Rachel then decides to takes matters into her own hands, and arranges for her maid to be Jacob’s concubine (30:3–4). She will do anything to get blessed, even if it means offering Jacob a surrogate womb, and two sons come from that deal (30:5, 7). But Leah decides two can play that game of concubinage, and she offers Jacob her maid, who also bears two sons (30:10, 12). Rats! Rachel’s one-upmanship isn’t working!
And that’s when Leah’s oldest, Reuben, brings home mandrakes that he found in the field—an aphrodisiacal plant, the ancient version of Viagra for women. Rachel views this as the answer to her infertility problems and demands it—physiological manipulation with a bit of flora!
What is significant here is Leah’s expostulation: “Is it a small thing for you take my husband? And will you take my son’s mandrakes also?” (30:15). Aha! Now we why Leah had stopped bearing: because Rachel would not allow Jacob to sleep with her! If Rachel was not going to have children by Jacob, then, by golly! she was not going to allow Leah that privilege either.
At any rate, Leah hires Jacob’s sexual services (30:15–16) for one night in exchange for her son’s mandrakes. But this deal that gave Jacob to Leah for “tonight” (30:15) produces three children (30:17, 19, 21). How on earth did that happen without Rachel intervening?

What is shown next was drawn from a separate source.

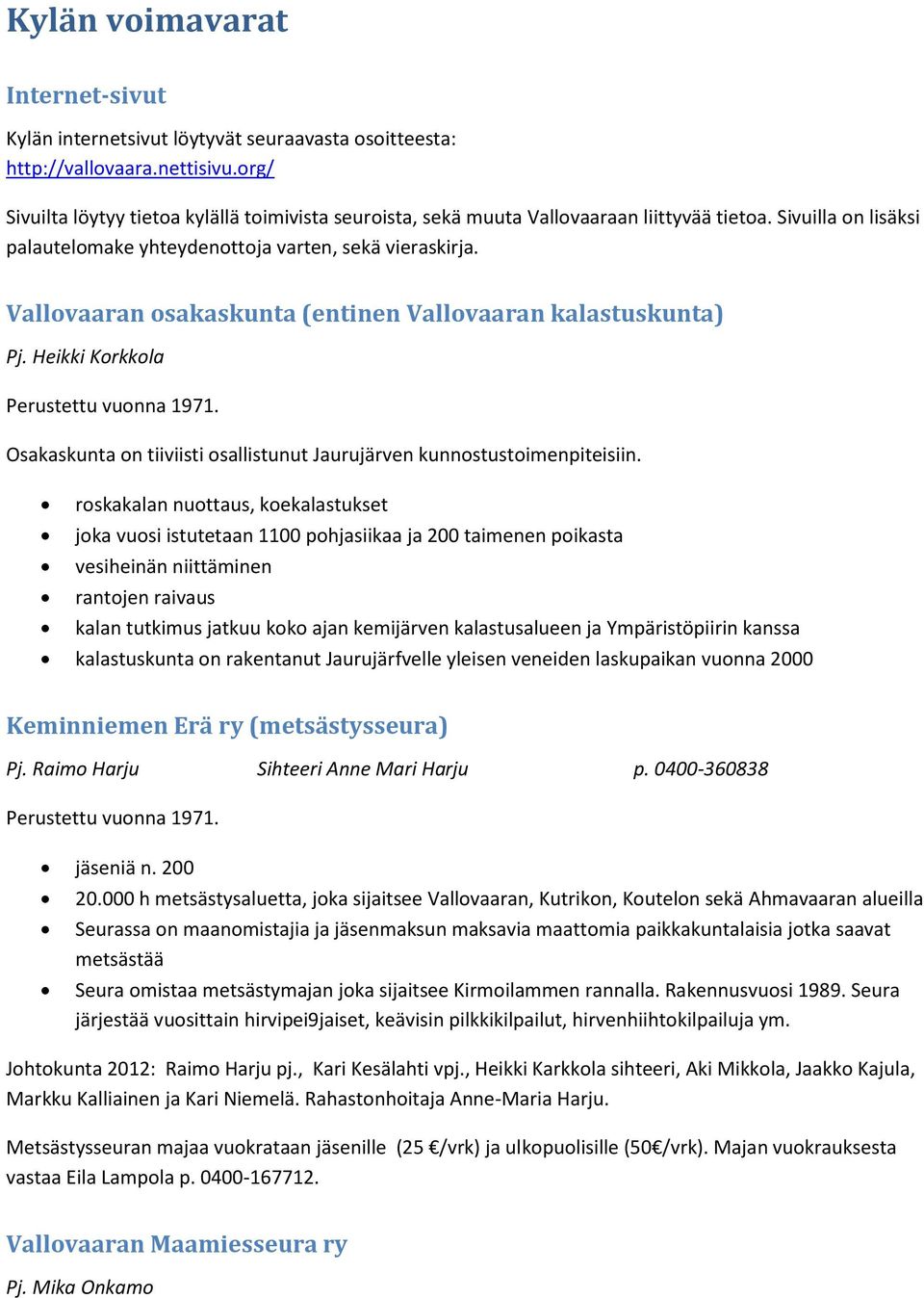 Vallovaaran osakaskunta (entinen Vallovaaran kalastuskunta) Pj. Heikki Korkkola Perustettu vuonna 1971. Osakaskunta on tiiviisti osallistunut Jaurujärven kunnostustoimenpiteisiin.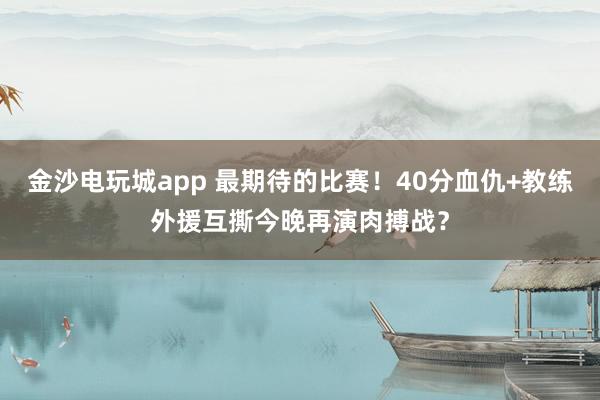 金沙电玩城app 最期待的比赛！40分血仇+教练外援互撕今晚再演肉搏战？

It appears, then, that in these final days of her crises of fertility, Rachel had given up! Nothing had worked for her, not jealousy, not concubinage, not obstruction, not aphrodisiacs—nothing! Jacob’s argument finally hit her: “Am I in the place of God who has kept from you fruit of the womb?” (30:2)? And the narrator wants us, the readers, to arrive at that same conclusion along with Rachel, and realize that that was how Leah got her unfettered access to Jacob: because Rachel had given up! She surrendered and renounced her manipulative and conniving and deceptive tendencies, and, instead, submitted to the will of Yahweh.
No wonder, that immediately after readers are nudged towards such a conclusion, the narrator ends this story with: “Then God remembered Rachel,” and she conceives (30:22). That’s when God remembered Rachel, when Rachel had given up. For, you see, the proper posture to receive the blessings of God is not one of highhandedness, grasping, exploitation, and overbearing. Not at all! If one is to obtain the blessings of God one must take on the posture of openhandedness, of letting go, of gracious generosity, and humility.